White matter structures within the brainstem's medulla oblongata

In neuroanatomy, the medullary pyramids are paired white matter structures of the brainstem's medulla oblongata that contain motor fibers of the corticospinal and corticobulbar tracts – known together as the pyramidal tracts. The lower limit of the pyramids is marked when the fibers cross (decussate).

==Structure==

The ventral portion of the medulla oblongata contains the medullary pyramids. These two ridge-like structures travel along the length of the medulla oblongata and are bordered medially by the anterior median fissure. They each have an anterolateral sulcus along their lateral borders, where the hypoglossal nerve emerges from. Also at the side of each pyramid there is a pronounced bulge known as an olive. Fibers of the posterior column, which transmit sensory and proprioceptive information, are located behind the pyramids on the medulla oblongata.

The medullary pyramids contain motor fibers that are known as the corticobulbar and corticospinal tracts. The corticospinal tracts are on the anterior surface of the pyramids. These tracts transport motor signals that originated in the precentral gyrus and travelled through the internal capsule to the medulla oblongata and pyramids. Extrapyramidal tracts are those motor tracts that do not traverse the medullary pyramids.

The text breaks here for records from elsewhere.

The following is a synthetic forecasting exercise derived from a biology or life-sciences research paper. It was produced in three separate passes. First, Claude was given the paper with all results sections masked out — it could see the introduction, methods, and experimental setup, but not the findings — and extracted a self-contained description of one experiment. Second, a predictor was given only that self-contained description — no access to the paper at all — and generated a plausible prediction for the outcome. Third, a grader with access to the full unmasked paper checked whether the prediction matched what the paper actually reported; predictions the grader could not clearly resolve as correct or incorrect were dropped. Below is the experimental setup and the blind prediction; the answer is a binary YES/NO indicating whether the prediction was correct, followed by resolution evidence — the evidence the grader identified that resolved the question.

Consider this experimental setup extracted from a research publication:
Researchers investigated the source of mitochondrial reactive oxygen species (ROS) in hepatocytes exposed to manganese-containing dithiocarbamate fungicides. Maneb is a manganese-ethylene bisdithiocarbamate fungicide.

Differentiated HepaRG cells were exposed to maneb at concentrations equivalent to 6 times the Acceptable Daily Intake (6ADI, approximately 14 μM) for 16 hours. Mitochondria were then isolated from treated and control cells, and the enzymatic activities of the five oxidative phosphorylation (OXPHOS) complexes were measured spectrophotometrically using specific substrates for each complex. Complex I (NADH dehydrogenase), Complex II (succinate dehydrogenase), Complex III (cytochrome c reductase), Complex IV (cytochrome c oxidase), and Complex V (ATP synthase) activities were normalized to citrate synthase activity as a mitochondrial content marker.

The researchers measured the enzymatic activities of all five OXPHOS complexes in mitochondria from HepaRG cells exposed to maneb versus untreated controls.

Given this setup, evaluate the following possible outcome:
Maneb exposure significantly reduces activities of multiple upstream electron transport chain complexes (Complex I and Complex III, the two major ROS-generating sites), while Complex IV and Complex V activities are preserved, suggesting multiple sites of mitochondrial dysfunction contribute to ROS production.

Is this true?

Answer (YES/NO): NO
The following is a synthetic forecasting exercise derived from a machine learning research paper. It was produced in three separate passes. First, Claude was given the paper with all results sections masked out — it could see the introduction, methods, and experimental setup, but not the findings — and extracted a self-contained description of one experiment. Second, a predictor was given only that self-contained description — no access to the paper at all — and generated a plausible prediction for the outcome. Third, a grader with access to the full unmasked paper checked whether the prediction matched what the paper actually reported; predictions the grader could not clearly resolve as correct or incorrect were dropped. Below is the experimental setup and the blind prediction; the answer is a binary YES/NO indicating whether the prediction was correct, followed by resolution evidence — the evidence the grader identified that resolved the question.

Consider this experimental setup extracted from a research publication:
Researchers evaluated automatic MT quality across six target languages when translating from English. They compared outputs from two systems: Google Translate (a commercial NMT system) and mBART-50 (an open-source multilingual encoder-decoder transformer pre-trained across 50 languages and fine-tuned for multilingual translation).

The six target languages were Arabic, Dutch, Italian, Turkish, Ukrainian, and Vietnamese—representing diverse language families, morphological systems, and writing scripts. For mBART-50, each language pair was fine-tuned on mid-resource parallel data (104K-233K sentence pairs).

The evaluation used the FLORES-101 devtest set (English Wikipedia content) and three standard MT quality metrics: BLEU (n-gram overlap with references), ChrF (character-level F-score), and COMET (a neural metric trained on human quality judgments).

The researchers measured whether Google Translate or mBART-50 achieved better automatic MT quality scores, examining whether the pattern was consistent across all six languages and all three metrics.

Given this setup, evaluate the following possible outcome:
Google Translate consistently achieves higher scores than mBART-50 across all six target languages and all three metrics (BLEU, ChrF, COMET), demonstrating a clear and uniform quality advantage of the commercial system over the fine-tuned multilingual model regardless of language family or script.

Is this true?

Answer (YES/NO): NO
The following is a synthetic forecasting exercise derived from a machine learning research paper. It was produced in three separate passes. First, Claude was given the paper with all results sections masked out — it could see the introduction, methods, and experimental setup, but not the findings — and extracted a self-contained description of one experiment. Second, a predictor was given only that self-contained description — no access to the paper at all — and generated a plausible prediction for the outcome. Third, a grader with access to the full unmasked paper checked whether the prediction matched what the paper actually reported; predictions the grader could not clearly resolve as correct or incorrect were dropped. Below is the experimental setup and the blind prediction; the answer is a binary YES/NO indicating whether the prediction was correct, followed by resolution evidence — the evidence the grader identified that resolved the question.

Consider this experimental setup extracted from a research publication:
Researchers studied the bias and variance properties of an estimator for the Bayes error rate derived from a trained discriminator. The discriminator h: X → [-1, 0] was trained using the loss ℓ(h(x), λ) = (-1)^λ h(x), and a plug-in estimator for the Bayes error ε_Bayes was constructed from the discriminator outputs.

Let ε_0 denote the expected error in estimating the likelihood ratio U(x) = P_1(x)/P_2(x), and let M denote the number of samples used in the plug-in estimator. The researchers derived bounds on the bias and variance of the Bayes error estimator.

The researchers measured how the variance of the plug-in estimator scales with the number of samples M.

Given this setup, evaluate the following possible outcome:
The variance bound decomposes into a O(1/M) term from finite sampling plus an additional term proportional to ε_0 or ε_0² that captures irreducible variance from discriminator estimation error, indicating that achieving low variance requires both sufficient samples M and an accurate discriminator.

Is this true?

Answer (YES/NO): NO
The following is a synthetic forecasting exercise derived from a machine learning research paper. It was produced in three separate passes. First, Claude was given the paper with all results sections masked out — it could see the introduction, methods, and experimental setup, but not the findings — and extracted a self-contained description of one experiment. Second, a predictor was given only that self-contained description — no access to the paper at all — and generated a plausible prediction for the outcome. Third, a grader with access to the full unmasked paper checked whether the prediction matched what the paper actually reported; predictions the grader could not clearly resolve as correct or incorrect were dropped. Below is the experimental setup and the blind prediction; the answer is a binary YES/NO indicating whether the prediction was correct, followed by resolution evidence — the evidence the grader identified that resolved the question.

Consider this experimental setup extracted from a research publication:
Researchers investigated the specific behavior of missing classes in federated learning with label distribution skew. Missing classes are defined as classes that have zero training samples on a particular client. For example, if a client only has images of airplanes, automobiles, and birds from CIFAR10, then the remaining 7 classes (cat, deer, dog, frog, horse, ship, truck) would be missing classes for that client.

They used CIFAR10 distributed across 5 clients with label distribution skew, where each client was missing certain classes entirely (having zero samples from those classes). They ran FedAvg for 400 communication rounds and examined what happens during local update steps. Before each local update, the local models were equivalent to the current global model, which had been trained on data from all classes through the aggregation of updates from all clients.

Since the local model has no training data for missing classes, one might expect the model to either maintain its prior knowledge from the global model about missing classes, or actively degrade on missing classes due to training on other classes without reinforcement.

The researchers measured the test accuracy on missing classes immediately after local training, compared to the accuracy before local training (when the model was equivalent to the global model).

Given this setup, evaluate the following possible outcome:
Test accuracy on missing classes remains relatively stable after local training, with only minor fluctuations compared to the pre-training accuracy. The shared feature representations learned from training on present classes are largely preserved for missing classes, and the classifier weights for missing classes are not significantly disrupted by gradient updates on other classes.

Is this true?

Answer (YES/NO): NO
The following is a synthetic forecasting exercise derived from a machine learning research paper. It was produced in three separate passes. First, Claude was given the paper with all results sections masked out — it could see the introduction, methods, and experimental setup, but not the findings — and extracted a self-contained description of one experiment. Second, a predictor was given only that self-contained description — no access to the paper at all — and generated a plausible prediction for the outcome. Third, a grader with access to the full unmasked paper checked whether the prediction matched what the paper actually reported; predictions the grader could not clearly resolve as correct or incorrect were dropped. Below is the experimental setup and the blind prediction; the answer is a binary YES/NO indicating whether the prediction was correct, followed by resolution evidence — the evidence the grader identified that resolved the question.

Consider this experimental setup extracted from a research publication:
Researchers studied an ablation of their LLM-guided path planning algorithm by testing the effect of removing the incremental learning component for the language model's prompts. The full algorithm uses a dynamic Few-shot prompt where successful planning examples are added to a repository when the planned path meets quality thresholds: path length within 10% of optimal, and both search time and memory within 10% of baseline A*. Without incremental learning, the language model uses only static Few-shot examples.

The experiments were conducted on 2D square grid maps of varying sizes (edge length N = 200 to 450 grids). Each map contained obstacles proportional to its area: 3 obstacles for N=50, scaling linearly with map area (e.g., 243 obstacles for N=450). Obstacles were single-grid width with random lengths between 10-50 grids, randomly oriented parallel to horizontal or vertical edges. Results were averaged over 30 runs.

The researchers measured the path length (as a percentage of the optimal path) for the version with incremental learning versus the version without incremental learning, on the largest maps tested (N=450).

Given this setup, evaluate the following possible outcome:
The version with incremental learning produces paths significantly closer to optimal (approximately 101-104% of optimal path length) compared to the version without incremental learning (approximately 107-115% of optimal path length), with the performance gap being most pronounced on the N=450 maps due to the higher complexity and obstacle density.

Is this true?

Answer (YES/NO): NO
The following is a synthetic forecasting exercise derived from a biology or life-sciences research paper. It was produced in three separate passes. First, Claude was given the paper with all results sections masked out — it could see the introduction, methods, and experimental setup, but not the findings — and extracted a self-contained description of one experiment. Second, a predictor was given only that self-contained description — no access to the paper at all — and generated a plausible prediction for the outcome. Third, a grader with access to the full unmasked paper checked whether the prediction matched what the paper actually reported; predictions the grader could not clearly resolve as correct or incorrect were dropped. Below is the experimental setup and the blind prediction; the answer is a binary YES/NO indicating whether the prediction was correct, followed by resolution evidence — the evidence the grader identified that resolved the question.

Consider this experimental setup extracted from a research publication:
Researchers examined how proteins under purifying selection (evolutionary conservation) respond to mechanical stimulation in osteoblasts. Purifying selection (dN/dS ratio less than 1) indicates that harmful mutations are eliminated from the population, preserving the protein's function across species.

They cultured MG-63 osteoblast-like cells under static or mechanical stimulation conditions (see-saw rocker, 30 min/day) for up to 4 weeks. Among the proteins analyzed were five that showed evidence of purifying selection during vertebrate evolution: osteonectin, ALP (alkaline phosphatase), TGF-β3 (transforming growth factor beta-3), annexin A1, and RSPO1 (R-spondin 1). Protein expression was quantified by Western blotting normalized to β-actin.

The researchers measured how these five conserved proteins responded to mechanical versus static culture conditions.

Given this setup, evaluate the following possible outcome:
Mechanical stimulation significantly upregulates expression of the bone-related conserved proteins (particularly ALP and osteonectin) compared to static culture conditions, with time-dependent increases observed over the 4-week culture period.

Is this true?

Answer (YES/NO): YES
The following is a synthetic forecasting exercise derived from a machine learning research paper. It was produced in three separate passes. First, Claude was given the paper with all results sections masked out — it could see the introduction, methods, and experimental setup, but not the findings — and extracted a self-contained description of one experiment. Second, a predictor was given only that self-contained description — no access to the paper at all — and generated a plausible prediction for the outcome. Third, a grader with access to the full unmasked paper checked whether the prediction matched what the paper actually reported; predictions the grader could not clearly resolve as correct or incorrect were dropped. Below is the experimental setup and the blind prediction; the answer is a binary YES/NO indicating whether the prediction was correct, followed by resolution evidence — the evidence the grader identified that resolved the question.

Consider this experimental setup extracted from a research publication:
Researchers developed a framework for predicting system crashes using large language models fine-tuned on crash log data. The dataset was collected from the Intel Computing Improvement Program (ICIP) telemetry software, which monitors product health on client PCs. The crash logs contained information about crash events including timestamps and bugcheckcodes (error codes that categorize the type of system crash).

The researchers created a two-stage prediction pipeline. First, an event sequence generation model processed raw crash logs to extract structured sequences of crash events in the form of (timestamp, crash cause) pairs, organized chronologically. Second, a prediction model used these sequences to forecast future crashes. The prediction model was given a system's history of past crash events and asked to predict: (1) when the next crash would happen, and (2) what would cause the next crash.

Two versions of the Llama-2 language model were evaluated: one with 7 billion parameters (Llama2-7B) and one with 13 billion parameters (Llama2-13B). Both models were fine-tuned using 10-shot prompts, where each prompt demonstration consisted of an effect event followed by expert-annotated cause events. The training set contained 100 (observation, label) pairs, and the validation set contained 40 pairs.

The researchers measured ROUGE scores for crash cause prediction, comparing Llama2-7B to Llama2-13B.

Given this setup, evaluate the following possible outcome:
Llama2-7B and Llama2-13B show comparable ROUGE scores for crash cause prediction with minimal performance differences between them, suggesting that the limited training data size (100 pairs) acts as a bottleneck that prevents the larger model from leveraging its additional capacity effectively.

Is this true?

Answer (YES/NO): NO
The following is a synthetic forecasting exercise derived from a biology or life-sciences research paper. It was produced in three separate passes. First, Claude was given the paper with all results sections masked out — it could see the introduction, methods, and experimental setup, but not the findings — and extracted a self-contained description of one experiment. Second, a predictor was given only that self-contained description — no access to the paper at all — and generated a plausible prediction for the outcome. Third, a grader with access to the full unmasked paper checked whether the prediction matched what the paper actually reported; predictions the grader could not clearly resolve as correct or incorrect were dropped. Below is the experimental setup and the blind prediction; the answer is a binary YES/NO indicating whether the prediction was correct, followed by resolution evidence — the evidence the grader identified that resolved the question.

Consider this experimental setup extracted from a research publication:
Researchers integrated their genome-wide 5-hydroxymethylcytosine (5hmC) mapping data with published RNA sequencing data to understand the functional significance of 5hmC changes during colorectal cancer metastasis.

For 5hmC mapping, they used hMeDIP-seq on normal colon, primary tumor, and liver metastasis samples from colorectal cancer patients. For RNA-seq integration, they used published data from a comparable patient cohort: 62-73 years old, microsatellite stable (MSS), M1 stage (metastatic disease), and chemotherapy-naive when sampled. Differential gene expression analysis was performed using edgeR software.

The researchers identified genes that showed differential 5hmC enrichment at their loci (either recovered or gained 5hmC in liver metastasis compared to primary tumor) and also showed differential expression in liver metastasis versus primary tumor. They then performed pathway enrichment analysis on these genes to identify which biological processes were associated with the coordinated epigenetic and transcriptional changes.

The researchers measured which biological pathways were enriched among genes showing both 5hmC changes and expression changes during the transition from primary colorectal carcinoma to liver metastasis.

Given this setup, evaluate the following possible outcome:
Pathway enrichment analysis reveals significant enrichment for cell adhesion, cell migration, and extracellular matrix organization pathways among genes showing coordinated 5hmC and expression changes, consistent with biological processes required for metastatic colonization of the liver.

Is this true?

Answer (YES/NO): YES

At the pyramids' most caudal end, the corticospinal axons decussate (or cross over) the midline and continue down the spinal cord on the contralateral side. The fibers that decussated will go down the lateral corticospinal tract while the fibers that did not decussate will travel down the anterior corticospinal tract. Nearly 90 percent of the fibers decussate and travel down the lateral corticospinal tract while the other 10 percent travels down the anterior corticospinal tract.

===Decussation===
The two pyramids contain the motor fibers that pass from the brain to the medulla oblongata and spinal cord. These are the corticobulbar and corticospinal fibers that make up the pyramidal tracts.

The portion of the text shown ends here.